GROUP OF WITOTO WOMEN BY DOUBLE-STEMMED PALM TREE
GROUP OF WITOTO MEN BY DOUBLE-STEMMED PALM TREE
To cite another instance of the attitude of the Indian towards the abnormal. A certain Witoto tribe have a tree that they regard as an object almost of veneration. This palm, as may be seen in the photographs, has a forked stem, the trunk dividing into two some few feet above the ground. I met with no more formulated sign of tree-worship than this. Unquestionably, though they did not worship—for as I have said, these Indians worship nothing—the Witoto looked upon this tree as a thing to be respected, prized, and if it were not meted proper treatment perchance to be definitely feared.[371]
Finally, in addition to all these spirits good or evil, the tribes south of the Japura are concerned with the sun and the moon.

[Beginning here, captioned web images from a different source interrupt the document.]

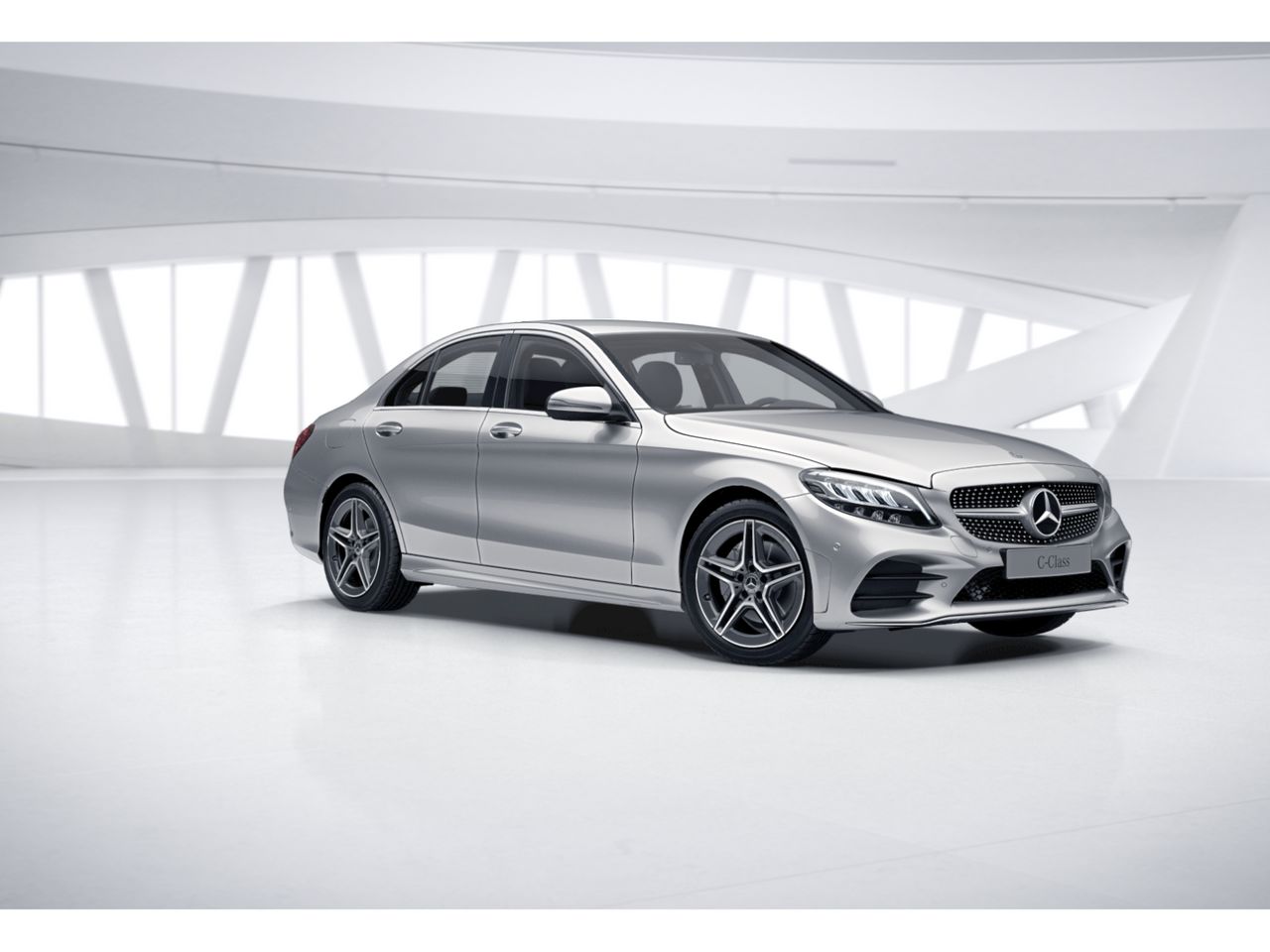 mercedes-clase-c-c-200-d-imagen-2
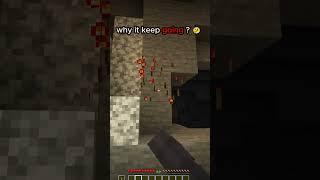 plp who know fr   #minecraft #gamingshorts #minecrafthumor #gamingcontent #minecraftexperience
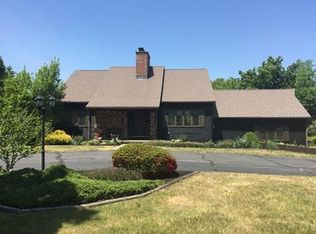 1071 Center St, Ludlow, MA 01056
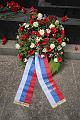 T-20150608-150542_IMG_8548-6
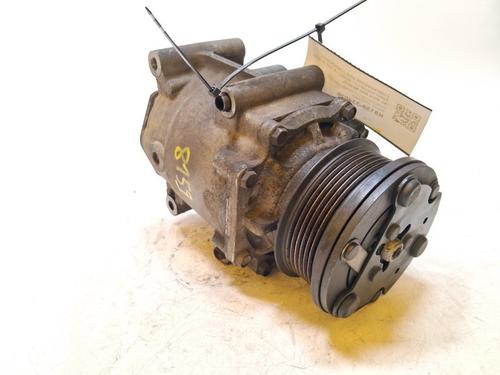AC compressor FORD FOCUS I (DAW, DBW) 1.8 Turbo DI / TDDi | BP37757533M34 - Image 4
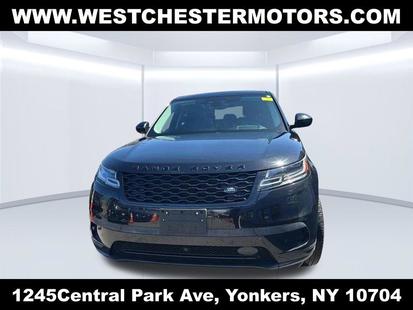 land rover range rover velar 2022 SALYJ2EX7NA334604 image land rover range rover velar 2022 SALYJ2EX7NA334604 image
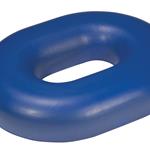 Foam Ring Cushion (Closed Cell Foam) - Product Description&lt;/SPAN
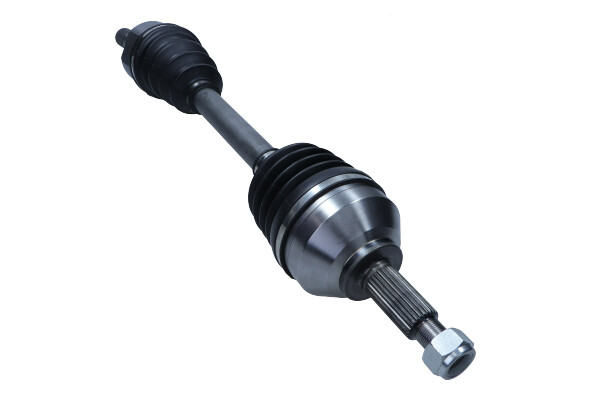 MAXGEAR Wał napędowy 49-1203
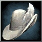 Head Icon 0058 (Treasured).png
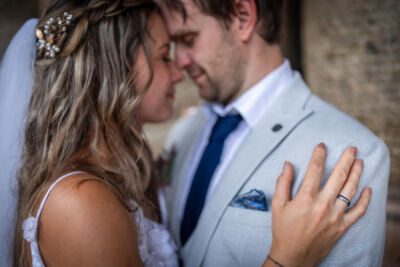 Hochzeitsfotos, Hochzeitsfotograf, Hochzeit, Fotograf, Kärnten, Wörthersee, Reiterhof Stückler, Wolfsberg, St. Margarethen, Roman Huditsch Fotografie, Hochzeitsreportage, Vintage, Boho, Reportage, Fotoreportage, Paarfotos, Brautpaar, Brautpaarfotos Hochzeitsfotos, Hochzeitsfotograf, Hochzeit, Fotograf, Kärnten, Wörthersee, Reiterhof Stückler, Wolfsberg, St. Margarethen, Roman Huditsch Fotografie, Hochzeitsreportage, Vintage, Boho, Reportage, Fotoreportage, Paarfotos, Brautpaar, Brautpaarfotos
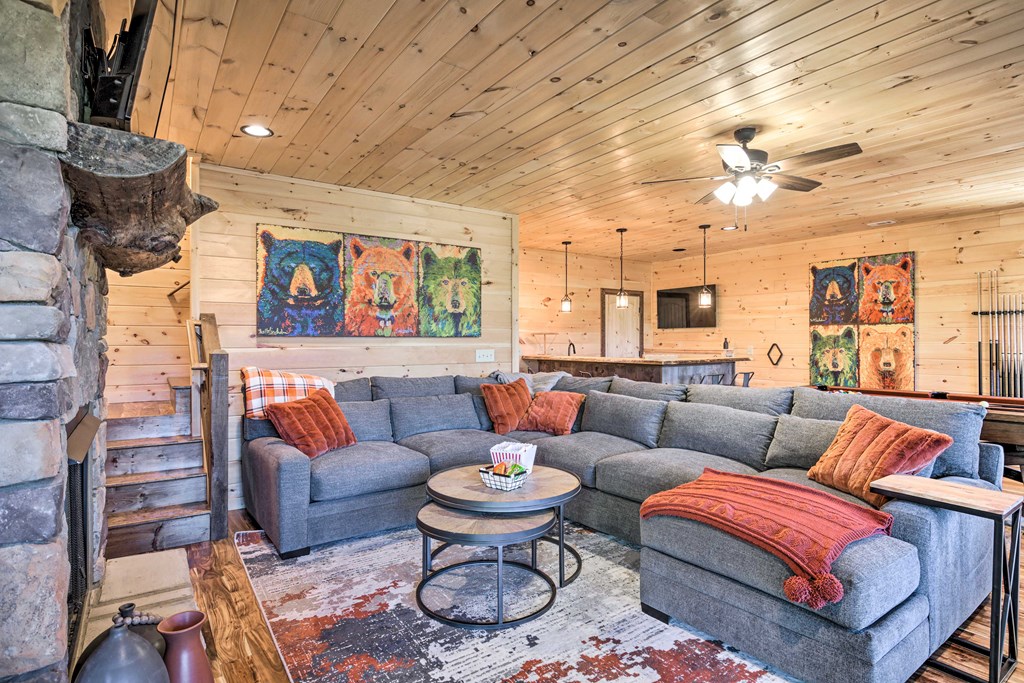 142 S Dream Catcher Property Photo 35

These are venerated, the sun as a great and sympathetic spirit, but not an incarnation of the great Good Spirit, the moon as his wife, who is sent betimes by the sun into the heavens at night to prevent the evil spirits from depopulating the world. Of the stars these people seem to have the vaguest ideas, and only one Boro explained to me that they were the souls of the chiefs and of the great men of his tribe.[372]

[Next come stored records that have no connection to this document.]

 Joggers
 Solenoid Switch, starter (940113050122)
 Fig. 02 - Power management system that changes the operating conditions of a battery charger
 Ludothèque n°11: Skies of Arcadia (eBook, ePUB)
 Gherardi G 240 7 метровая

The Indian lives in a world of imagined dangers, over and above the real ones that confront him at every turn. There is possible menace in any place, dormant hostility in all surrounding nature, active menace in the unfamiliar and unknown. One might expect to find that he decked his person and his belongings with an unlimited number of charms, to protect against these battalions of evil. But it is not so. The Tukano do, it is said, place certain green, sweet-smelling herbs under the girdle as a love charm, to attract the opposite sex, but nothing of this sort is known south of the Japura, and charms, as the western world knows them, hardly exist. I know of none beyond the medicine-man’s magical stones, the iguana-skin wristlets of the men and the wooden ring placed on a child’s arm, which appear to partake of the nature of charms. Magic is to be met by magic, not by material properties. The hostile evils that threaten a man are only to be turned aside by the exercise of more powerful anti-hostility on the part of his medicine-man. But the Indian must go warily, observe signs and portents, pay due heed to good and evil omens. He must, for example, never shoot a poisonous snake with a blow-pipe. Should he do so one poison will neutralise the other, and destroy not only the poison on the arrow that wounded the snake, but also all poison whatever that was in his possession at the time. It is magic against magic.